What is required: For the entries below, repeat exactly each line starting with the one that contains "New Zealand, site AIV_DCAME01." and going on through the one that contains "New Zealand, site EFH_HCAMA12, 2020-03-10", and no others.

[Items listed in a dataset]
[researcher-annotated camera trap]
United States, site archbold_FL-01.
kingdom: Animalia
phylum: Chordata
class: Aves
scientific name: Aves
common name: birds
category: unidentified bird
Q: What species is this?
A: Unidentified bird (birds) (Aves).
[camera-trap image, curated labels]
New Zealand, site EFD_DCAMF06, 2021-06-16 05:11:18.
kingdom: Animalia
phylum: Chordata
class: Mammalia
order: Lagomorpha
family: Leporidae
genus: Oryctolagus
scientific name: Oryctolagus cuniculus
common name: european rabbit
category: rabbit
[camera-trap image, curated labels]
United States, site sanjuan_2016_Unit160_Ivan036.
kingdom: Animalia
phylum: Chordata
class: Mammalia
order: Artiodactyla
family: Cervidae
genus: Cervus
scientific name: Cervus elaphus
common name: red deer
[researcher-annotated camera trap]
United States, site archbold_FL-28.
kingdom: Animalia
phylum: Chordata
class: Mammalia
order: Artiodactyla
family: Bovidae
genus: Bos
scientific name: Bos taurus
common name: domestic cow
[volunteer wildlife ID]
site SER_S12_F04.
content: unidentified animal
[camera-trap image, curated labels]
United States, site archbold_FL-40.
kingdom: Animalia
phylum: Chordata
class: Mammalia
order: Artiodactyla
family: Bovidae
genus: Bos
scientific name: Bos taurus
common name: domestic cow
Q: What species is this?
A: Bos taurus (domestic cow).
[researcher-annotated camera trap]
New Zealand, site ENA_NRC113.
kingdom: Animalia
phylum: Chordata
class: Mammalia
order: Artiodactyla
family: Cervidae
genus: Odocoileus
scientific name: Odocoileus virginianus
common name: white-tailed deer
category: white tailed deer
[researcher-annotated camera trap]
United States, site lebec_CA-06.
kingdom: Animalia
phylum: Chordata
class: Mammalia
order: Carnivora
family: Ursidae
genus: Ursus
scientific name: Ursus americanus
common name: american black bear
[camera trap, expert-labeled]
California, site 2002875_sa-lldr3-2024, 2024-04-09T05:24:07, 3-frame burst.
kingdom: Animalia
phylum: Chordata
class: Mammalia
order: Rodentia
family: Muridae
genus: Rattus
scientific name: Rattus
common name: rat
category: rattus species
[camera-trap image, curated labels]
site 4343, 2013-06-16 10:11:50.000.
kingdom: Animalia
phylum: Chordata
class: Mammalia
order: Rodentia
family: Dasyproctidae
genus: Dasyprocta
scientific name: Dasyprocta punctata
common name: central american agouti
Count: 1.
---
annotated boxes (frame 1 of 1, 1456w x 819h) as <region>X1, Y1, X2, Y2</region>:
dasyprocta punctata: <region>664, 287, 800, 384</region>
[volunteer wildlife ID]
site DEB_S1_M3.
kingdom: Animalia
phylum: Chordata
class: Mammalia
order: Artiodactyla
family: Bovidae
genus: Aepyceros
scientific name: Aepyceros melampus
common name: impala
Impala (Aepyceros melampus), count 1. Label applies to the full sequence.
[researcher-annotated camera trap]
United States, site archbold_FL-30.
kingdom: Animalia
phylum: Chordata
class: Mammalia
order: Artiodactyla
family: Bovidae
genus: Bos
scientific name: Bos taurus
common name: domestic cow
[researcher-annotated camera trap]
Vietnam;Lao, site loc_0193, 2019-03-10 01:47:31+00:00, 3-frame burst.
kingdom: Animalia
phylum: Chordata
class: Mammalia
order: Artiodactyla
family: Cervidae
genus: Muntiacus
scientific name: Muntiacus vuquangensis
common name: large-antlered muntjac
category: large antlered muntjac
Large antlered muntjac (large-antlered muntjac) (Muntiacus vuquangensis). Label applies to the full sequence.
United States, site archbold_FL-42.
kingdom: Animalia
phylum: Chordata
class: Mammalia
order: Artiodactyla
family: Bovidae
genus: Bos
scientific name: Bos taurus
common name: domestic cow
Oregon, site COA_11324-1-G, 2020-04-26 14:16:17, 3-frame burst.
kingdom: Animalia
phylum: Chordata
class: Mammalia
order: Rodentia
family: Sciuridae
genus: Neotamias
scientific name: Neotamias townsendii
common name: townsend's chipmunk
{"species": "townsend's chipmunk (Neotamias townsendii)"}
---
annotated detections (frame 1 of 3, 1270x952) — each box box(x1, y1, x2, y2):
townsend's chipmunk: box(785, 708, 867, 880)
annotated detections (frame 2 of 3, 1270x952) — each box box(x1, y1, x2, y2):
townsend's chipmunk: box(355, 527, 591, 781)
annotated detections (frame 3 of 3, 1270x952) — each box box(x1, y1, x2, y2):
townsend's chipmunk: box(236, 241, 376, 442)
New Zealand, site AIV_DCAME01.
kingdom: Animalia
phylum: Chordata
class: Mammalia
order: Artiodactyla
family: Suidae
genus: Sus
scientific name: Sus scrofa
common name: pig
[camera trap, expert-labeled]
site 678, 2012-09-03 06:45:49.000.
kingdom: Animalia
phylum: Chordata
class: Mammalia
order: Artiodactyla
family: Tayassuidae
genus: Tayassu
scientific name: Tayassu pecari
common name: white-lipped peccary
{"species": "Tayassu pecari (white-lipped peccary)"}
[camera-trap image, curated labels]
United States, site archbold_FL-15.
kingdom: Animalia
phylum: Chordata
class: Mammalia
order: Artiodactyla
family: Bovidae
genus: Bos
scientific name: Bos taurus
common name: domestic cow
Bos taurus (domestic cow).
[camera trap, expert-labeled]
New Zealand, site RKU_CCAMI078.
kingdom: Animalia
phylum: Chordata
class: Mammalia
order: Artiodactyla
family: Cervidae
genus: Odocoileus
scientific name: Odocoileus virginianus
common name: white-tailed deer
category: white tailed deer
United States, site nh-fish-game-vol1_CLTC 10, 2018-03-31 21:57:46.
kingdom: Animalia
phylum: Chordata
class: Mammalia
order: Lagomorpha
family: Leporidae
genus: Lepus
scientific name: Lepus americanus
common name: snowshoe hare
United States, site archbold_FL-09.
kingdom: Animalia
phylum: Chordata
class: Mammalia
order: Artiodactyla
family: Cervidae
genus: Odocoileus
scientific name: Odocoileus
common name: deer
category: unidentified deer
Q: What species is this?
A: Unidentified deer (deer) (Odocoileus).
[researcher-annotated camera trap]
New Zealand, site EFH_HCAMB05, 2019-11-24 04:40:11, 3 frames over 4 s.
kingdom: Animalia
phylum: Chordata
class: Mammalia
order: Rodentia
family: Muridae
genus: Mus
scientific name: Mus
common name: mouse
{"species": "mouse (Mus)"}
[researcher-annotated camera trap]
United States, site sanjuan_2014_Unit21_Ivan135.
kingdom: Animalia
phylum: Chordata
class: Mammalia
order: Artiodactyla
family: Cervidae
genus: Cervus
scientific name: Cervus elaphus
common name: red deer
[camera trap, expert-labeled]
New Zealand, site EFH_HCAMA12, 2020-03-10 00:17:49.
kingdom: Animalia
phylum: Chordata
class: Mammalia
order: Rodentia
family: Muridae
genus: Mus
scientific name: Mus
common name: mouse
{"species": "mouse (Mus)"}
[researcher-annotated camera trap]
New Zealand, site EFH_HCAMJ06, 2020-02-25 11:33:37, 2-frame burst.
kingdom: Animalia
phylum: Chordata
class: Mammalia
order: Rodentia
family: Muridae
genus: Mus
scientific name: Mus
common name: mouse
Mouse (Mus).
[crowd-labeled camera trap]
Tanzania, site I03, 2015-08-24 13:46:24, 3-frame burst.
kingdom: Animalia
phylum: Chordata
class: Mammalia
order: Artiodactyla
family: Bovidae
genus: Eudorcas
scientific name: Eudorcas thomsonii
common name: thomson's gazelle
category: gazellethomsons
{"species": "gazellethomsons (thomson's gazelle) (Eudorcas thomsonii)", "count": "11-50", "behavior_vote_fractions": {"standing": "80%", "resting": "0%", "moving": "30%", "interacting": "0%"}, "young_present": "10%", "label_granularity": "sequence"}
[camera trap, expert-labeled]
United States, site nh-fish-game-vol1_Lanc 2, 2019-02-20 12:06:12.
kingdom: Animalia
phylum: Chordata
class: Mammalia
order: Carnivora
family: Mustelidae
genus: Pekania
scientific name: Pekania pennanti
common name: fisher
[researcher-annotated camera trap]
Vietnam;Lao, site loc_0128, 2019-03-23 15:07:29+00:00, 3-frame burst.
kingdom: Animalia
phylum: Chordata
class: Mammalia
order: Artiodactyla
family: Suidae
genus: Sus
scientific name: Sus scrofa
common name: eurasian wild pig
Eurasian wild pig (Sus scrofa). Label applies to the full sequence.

Task solution:
New Zealand, site AIV_DCAME01.
kingdom: Animalia
phylum: Chordata
class: Mammalia
order: Artiodactyla
family: Suidae
genus: Sus
scientific name: Sus scrofa
common name: pig
[camera trap, expert-labeled]
site 678, 2012-09-03 06:45:49.000.
kingdom: Animalia
phylum: Chordata
class: Mammalia
order: Artiodactyla
family: Tayassuidae
genus: Tayassu
scientific name: Tayassu pecari
common name: white-lipped peccary
{"species": "Tayassu pecari (white-lipped peccary)"}
[camera-trap image, curated labels]
United States, site archbold_FL-15.
kingdom: Animalia
phylum: Chordata
class: Mammalia
order: Artiodactyla
family: Bovidae
genus: Bos
scientific name: Bos taurus
common name: domestic cow
Bos taurus (domestic cow).
[camera trap, expert-labeled]
New Zealand, site RKU_CCAMI078.
kingdom: Animalia
phylum: Chordata
class: Mammalia
order: Artiodactyla
family: Cervidae
genus: Odocoileus
scientific name: Odocoileus virginianus
common name: white-tailed deer
category: white tailed deer
United States, site nh-fish-game-vol1_CLTC 10, 2018-03-31 21:57:46.
kingdom: Animalia
phylum: Chordata
class: Mammalia
order: Lagomorpha
family: Leporidae
genus: Lepus
scientific name: Lepus americanus
common name: snowshoe hare
United States, site archbold_FL-09.
kingdom: Animalia
phylum: Chordata
class: Mammalia
order: Artiodactyla
family: Cervidae
genus: Odocoileus
scientific name: Odocoileus
common name: deer
category: unidentified deer
Q: What species is this?
A: Unidentified deer (deer) (Odocoileus).
[researcher-annotated camera trap]
New Zealand, site EFH_HCAMB05, 2019-11-24 04:40:11, 3 frames over 4 s.
kingdom: Animalia
phylum: Chordata
class: Mammalia
order: Rodentia
family: Muridae
genus: Mus
scientific name: Mus
common name: mouse
{"species": "mouse (Mus)"}
[researcher-annotated camera trap]
United States, site sanjuan_2014_Unit21_Ivan135.
kingdom: Animalia
phylum: Chordata
class: Mammalia
order: Artiodactyla
family: Cervidae
genus: Cervus
scientific name: Cervus elaphus
common name: red deer
[camera trap, expert-labeled]
New Zealand, site EFH_HCAMA12, 2020-03-10 00:17:49.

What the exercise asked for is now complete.